Ci ha lasciati soli ma non orfani della sua poesia

Dieci anni sono volati via, senza che il ricordo di quei momenti ne esca smorzato, o diluito dal tempo. Lo zelo della memoria e il fervore del rimpianto s’intrecciano e l’intreccio mantiene, dopo due lustri, la sua nitidezza - e non alludo tanto al momento in cui, era l’11 gennaio del 1999, Fabrizio De André si congedò da noi, quanto alla percezione definitiva che, di quella perdita, ci arrivò dal funerale, avvenuto due giorni dopo: occorre tempo, si sa, per arrendersi ai lutti, assimilarne l’enormità e prenderne finalmente atto.
Fu in una chiesa di Genova, in una mattinata di dolore collettivo, di straziata accettazione e di gente a migliaia: solo quando vedemmo il furgone funebre sparire lontano, si capì interamente che lui se n’era andato e non l’avremmo più rivisto. Ma si capì anche che non l’avremmo perso: per la renitenza che i poeti oppongono alla morte, e che è naturale conseguenza del bisogno che noi abbiamo di essi, Fabrizio De André non ci avrebbe mai fatto mancare, lo sentimmo, il balsamo amico e il fecondo veleno della sua poesia. Ricordo che di fronte a quella bara che se ne andava, Beppe Grillo ed io ci abbracciammo, per una volta violando il vecchio riserbo di noi liguri, refrattari alle effusioni: tanto l’emozione soverchiava tutto e tutti.

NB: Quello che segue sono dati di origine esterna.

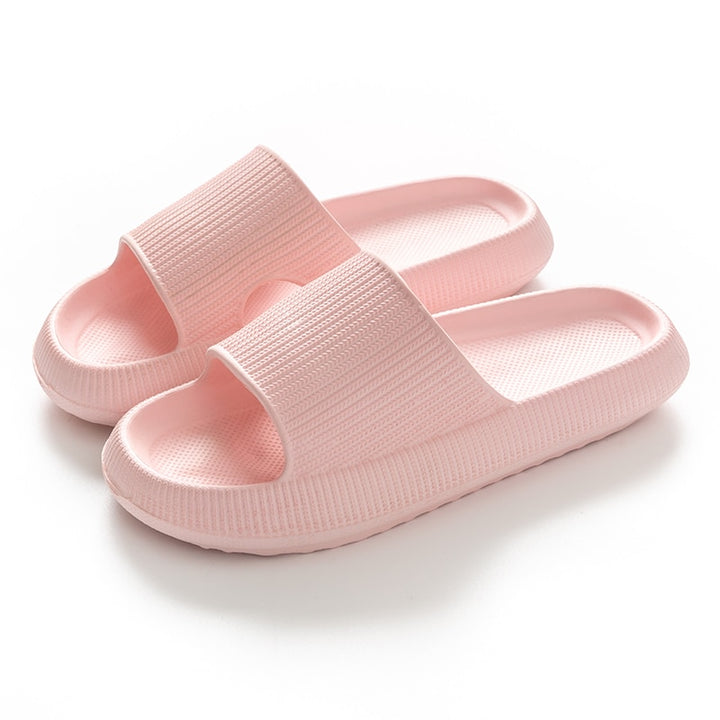 Women Thick Platform Slippers Summer Beach Eva Soft Sole Slide Sandals Leisure Men Ladies Indoor Bathroom Anti-slip Shoes freeshipping - Etreasurs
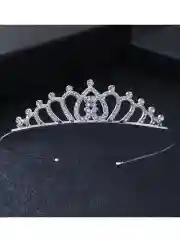 Бежевый диадема, Корона со стразами на голову, корона для девочки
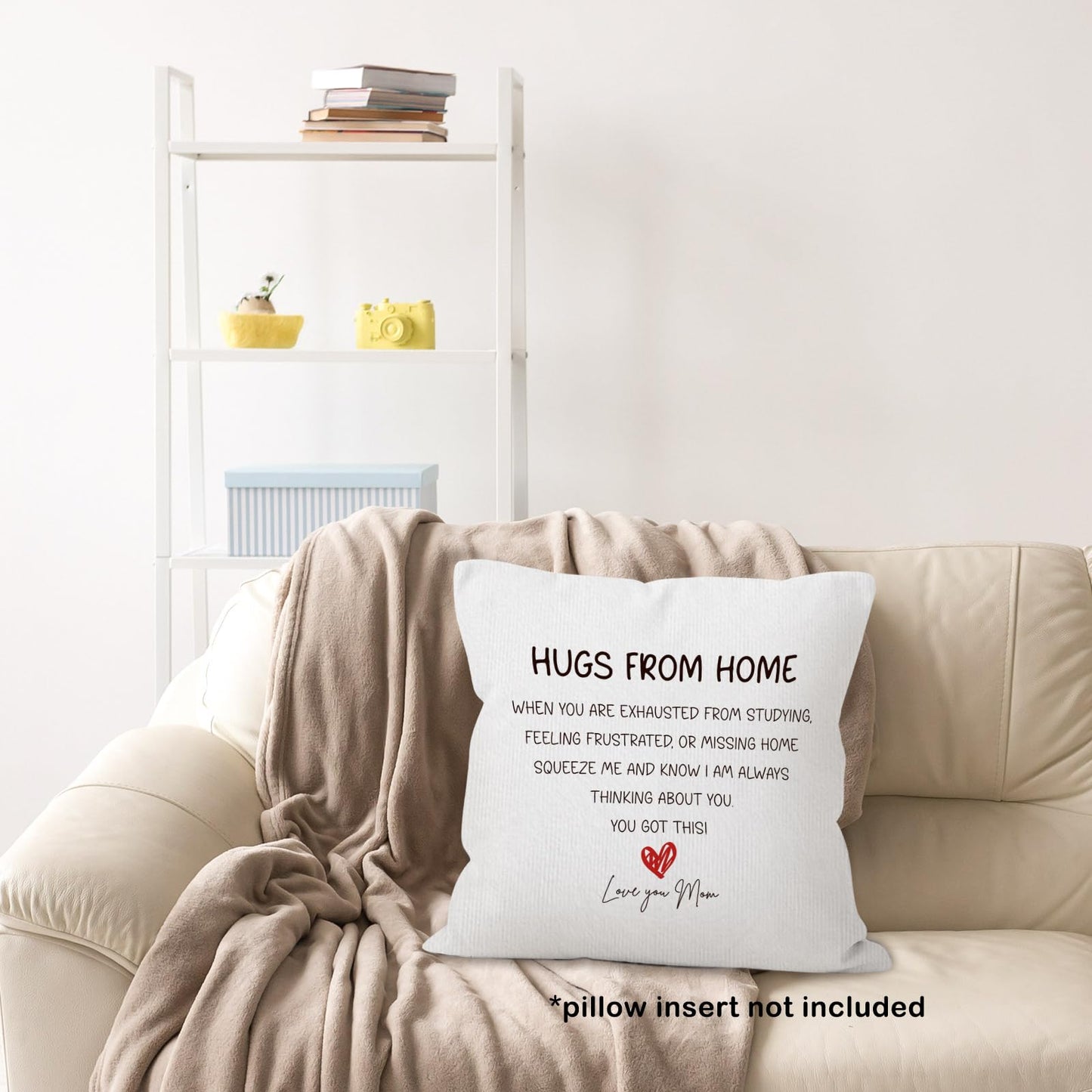 Call Your Mom Dorm Throw Pillow Covers 18x18, Boho Rainbow Decorative Square Pillow Cases for Couch Bed Sofa, Cute Decor Pillowcases for College Dorm Classroom Bedroom, Back to School Gifts
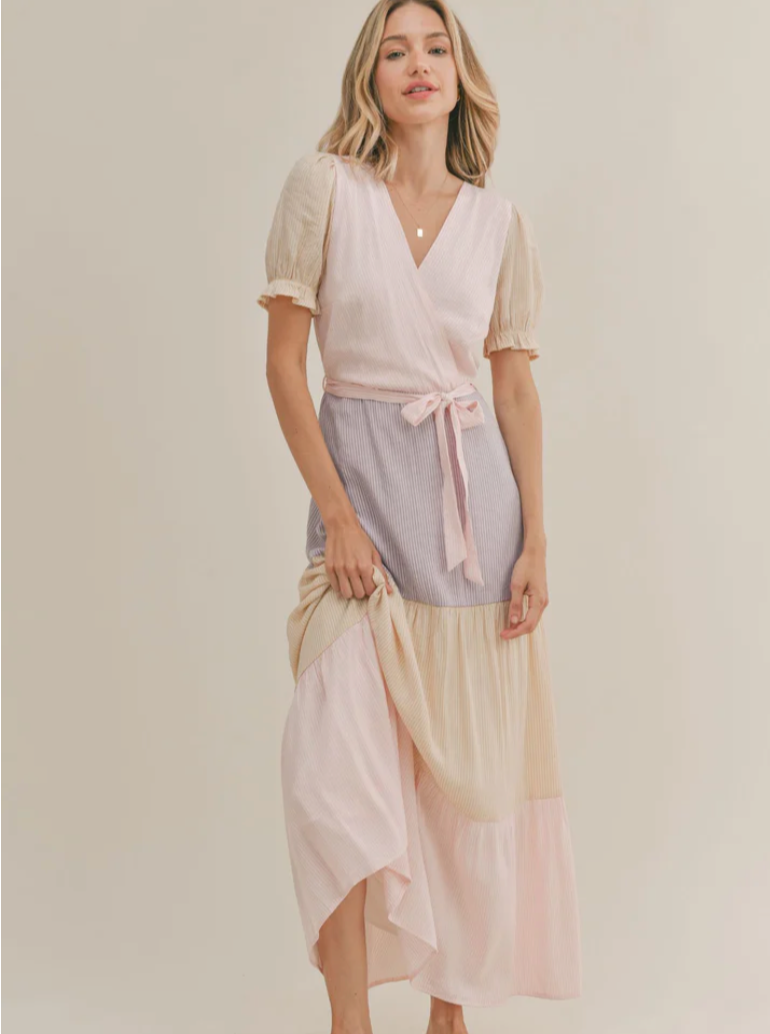 Beach House Gathered Maxi Dress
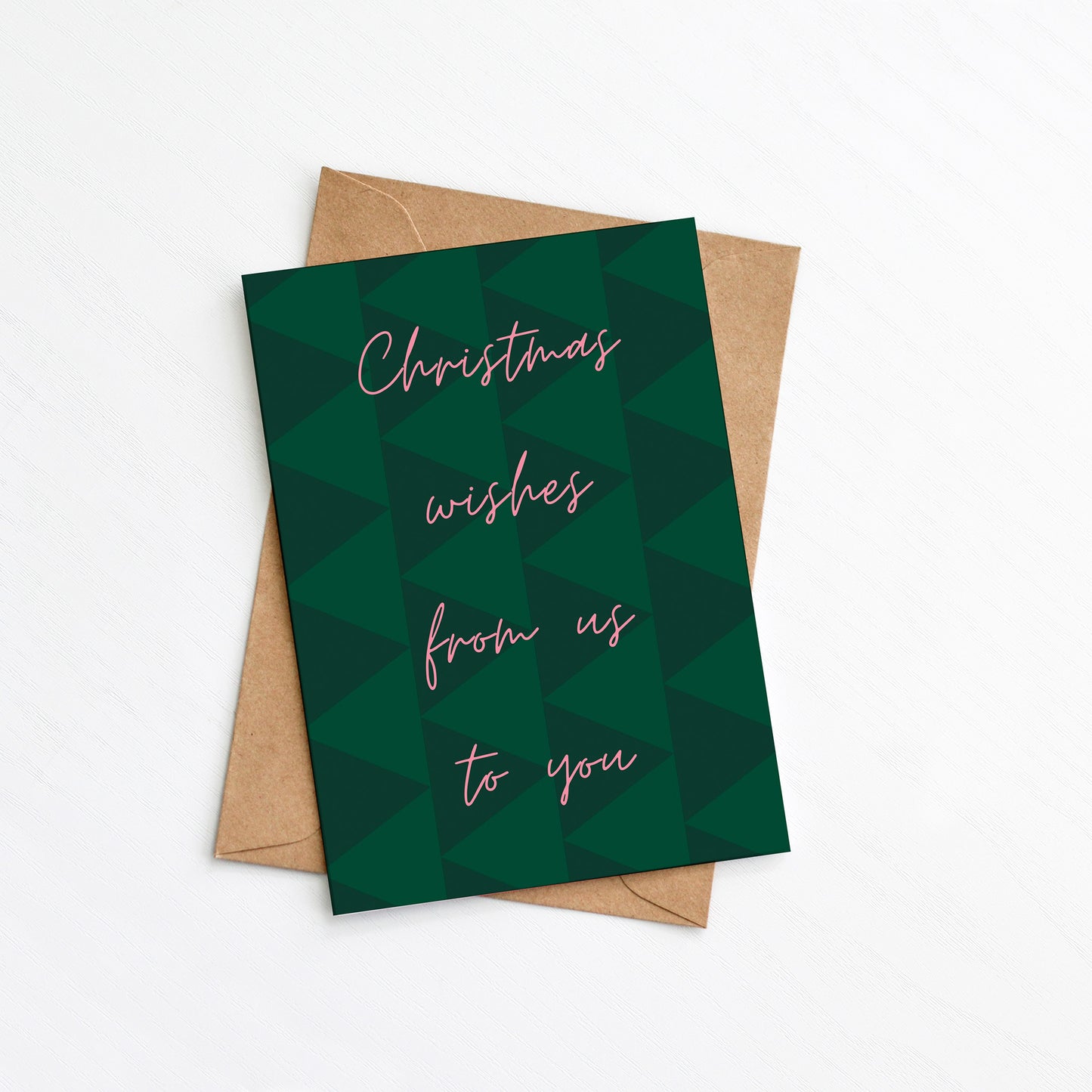 Christmas wishes from us to you Christmas Card by Greenwich Paper Studio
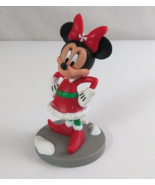 Disney Minnie Mouse Mrs. Claus 3.5&quot; Collectible Toy Figure - $111.55 MXN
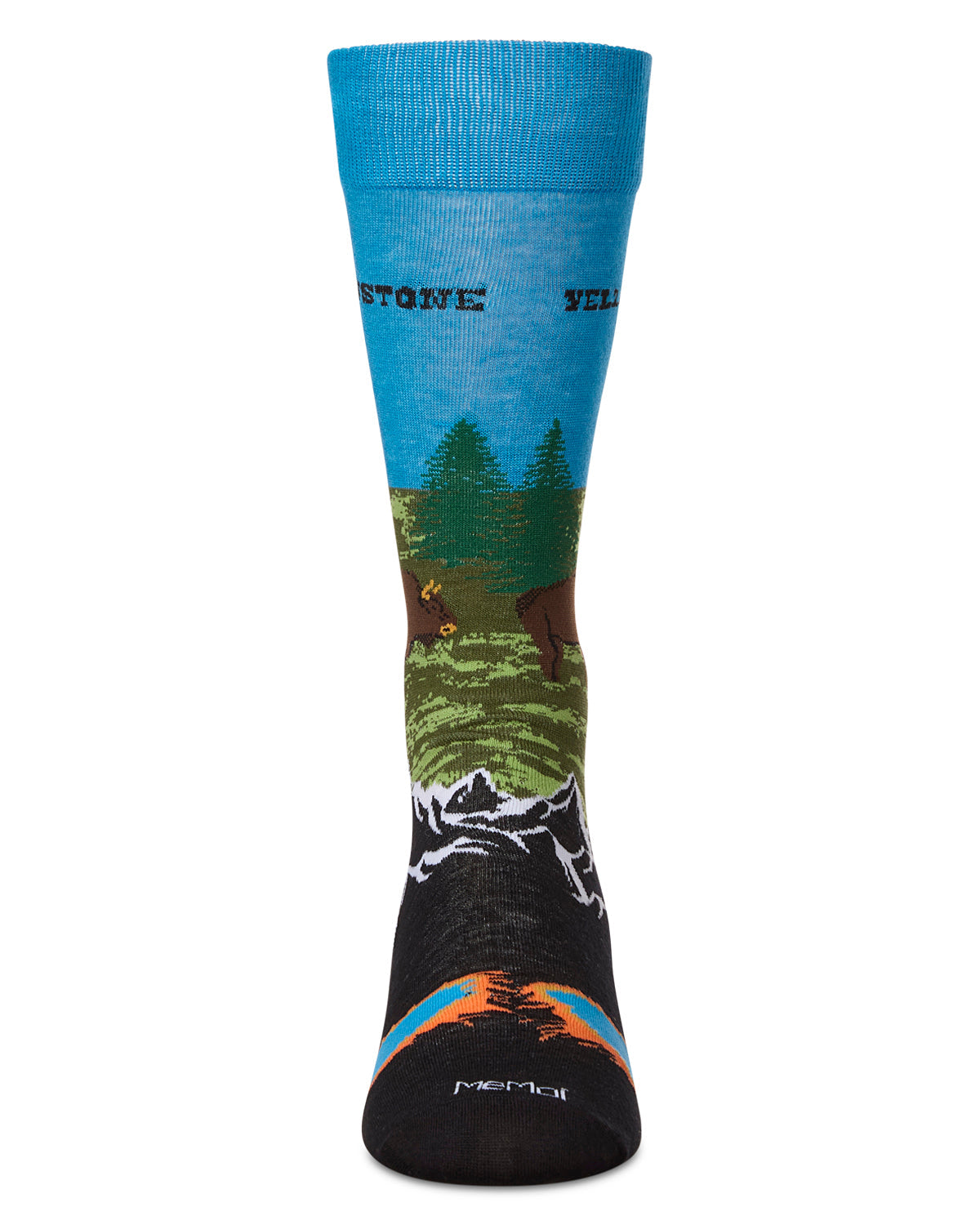 Men's Yellowstone Rayon From Bamboo Crew Socks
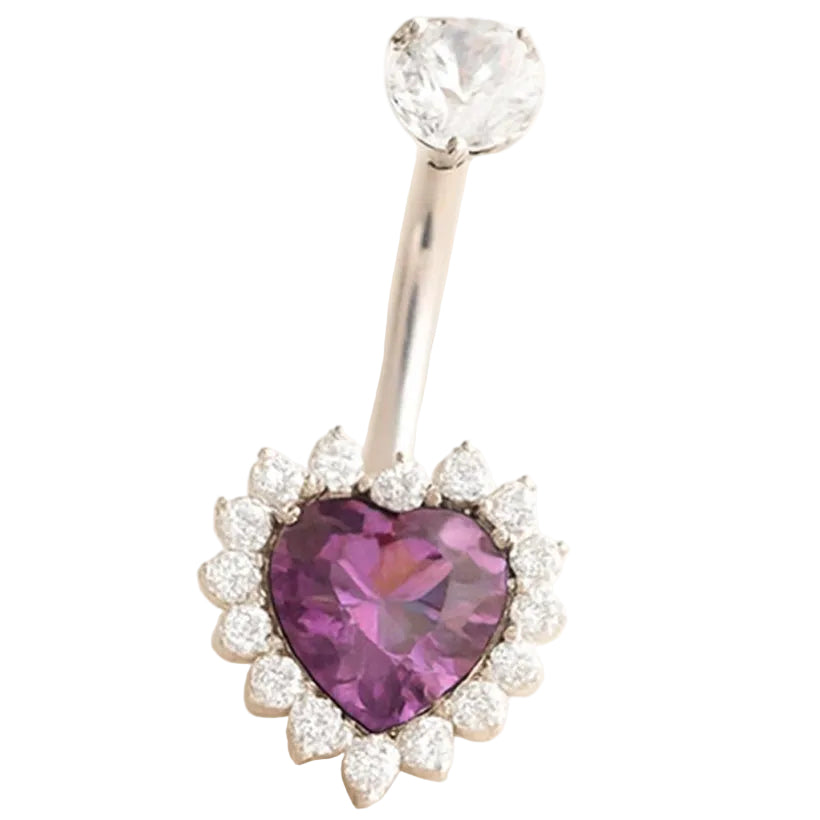 Titanium Heart Belly Ring piercing - Body Clickers Body Jewelry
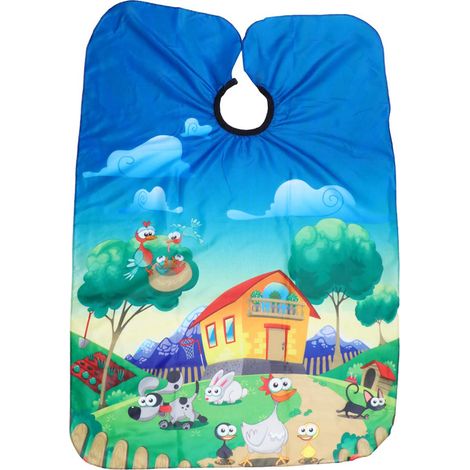 Kinderfrisurenumhang mit Tiermotiven – Friseurschürze für Jungen und Mädchen (1/5)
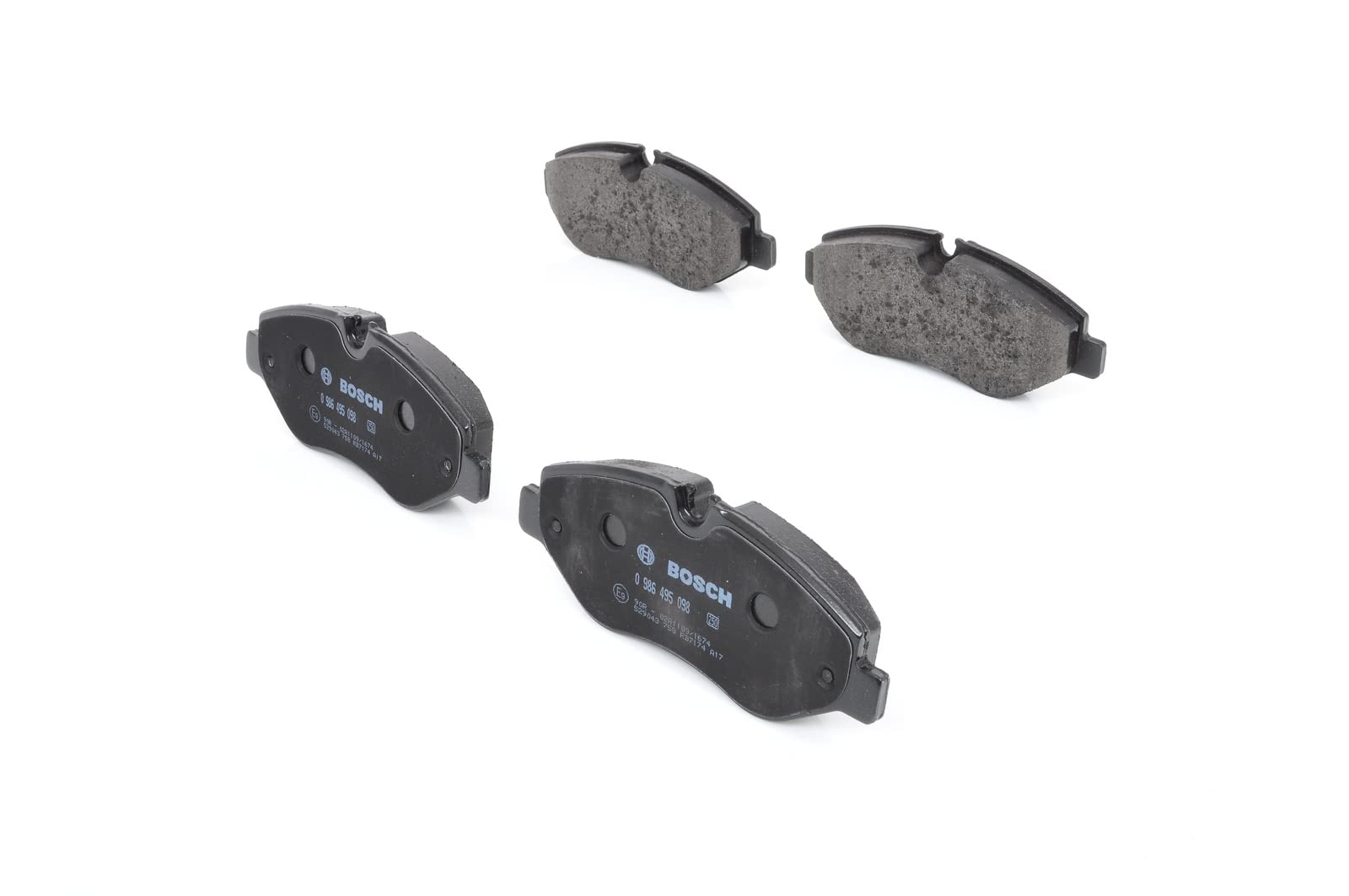 Bosch BP1552 Bremsbeläge - Vorderachse - ECE-R90 Zertifizierung - vier Bremsbeläge pro Set Bosch BP1552 Bremsbeläge - Vorderachse - ECE-R90 Zertifizierung - vier Bremsbeläge pro Set von Bosch Automotive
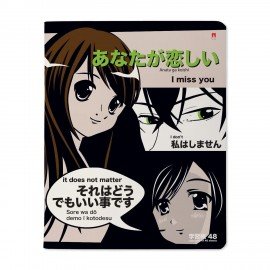 Тетрадь А5 48 л. АЛЬТ, скоба, клетка, матовая ламинация, "MANGA ANIME" (5 видов), 7-48-1241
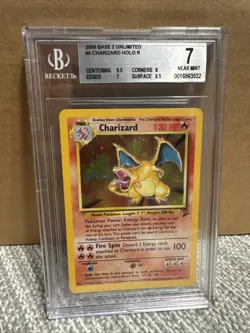 Pokemon TCG Charizard Base Set 2 Holo Unlimited Rare Card 4/130 - Image 1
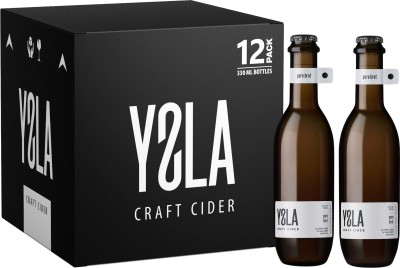 Упаковка сидру YSLA Craft Cider Pure Brut 6.5% 0.33 л х 12 шт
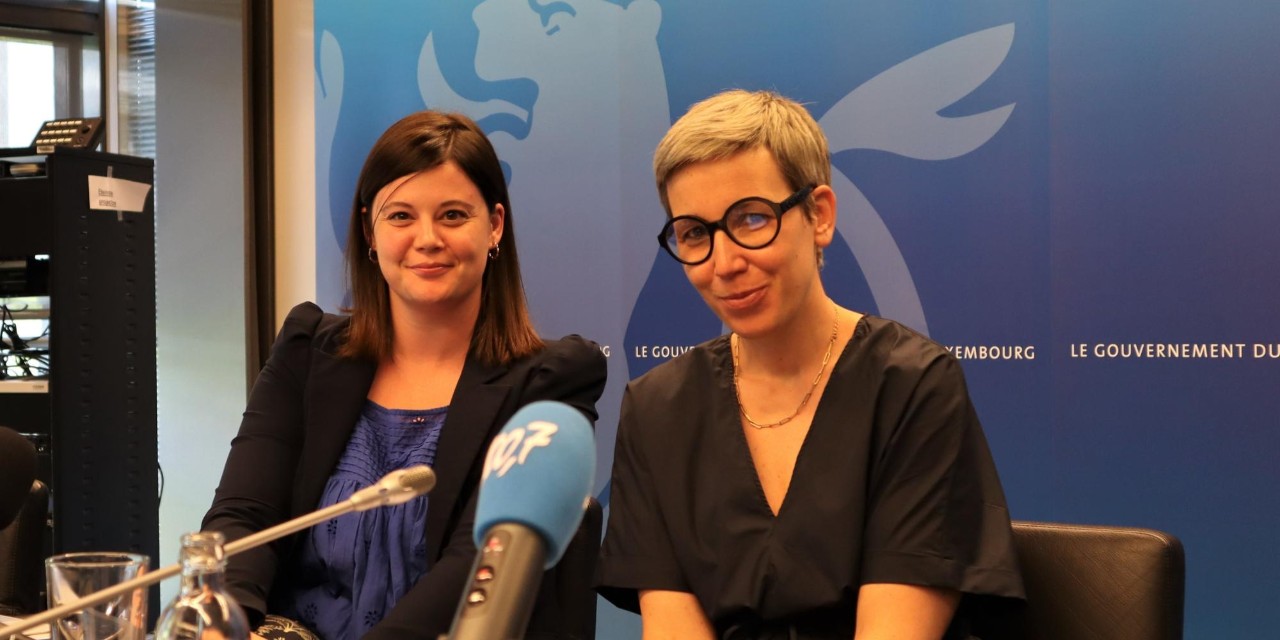 (de g. à dr.) Tara Desorbay, ministère de la Justice; Sam Tanson, ministre de la Justice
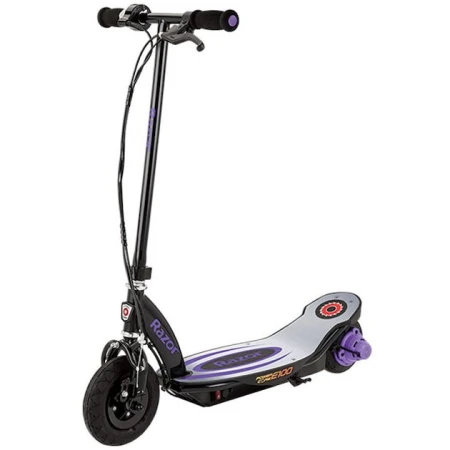 Razor Trotineta electrica copii 8+ ani, 18km/h Razor Power Core E100 cu platforma din aluminiu, motor 24V, 100W, 2x acumulator Pb-Acid 6Ah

Dieci anni dopo, stupisce ma pure conforta il persistere, intatto, di quell’emozione. Quel sentirci, sì, impotenti dinanzi alla malevolenza d’un destino che ci rubò un fratello e un grande artista, ma certi che lui, nonostante tutto, non ci è mai venuto meno. Sicché l'assenza s’è fatta nel contempo presenza: un ossimoro all’incontrario, in cui gli opposti si sovrappongono e, misteriosamente, si compenetrano.
Dunque, per dieci anni, ci siamo sentiti soli, ma in compagnia. Soli ma non abbandonati. Tanto la poesia di De André riesce a conciliare le tracce del tempo in cui nacque con i connotati dell’oggi: per quella virtù profetica che Pier Paolo Pasolini riconosceva, da Poeta, ai poeti, e che si svela, per esempio, nelle immagini sconvolgenti della Domenica delle salme, scritta al tramonto degli anni Ottanta ma presago ritratto di questi primi anni Duemila, con le inerenti insicurezze, nefandezze, eclissi dell’etica, perversioni della politica.
Anche per questo l’immagine di Fabrizio De André non stinge con gli anni, né s’attutisce quell’affetto nutrito di gratitudine, che un pubblico sempre più folto gli va tributando: fatto davvero insolito, in un mondo governato dall’effimero.

E anche perciò l’avere scritto, a suo tempo, questo piccolo libro, e ora riproporlo, rivendica una sua umile legittimità: legata non tanto all’insorgere della memoria, quanto al suo continuo inverarsi nel presente, grazie alla perenne attualità che solo ai grandi artisti è concessa, e che non li lascia morire.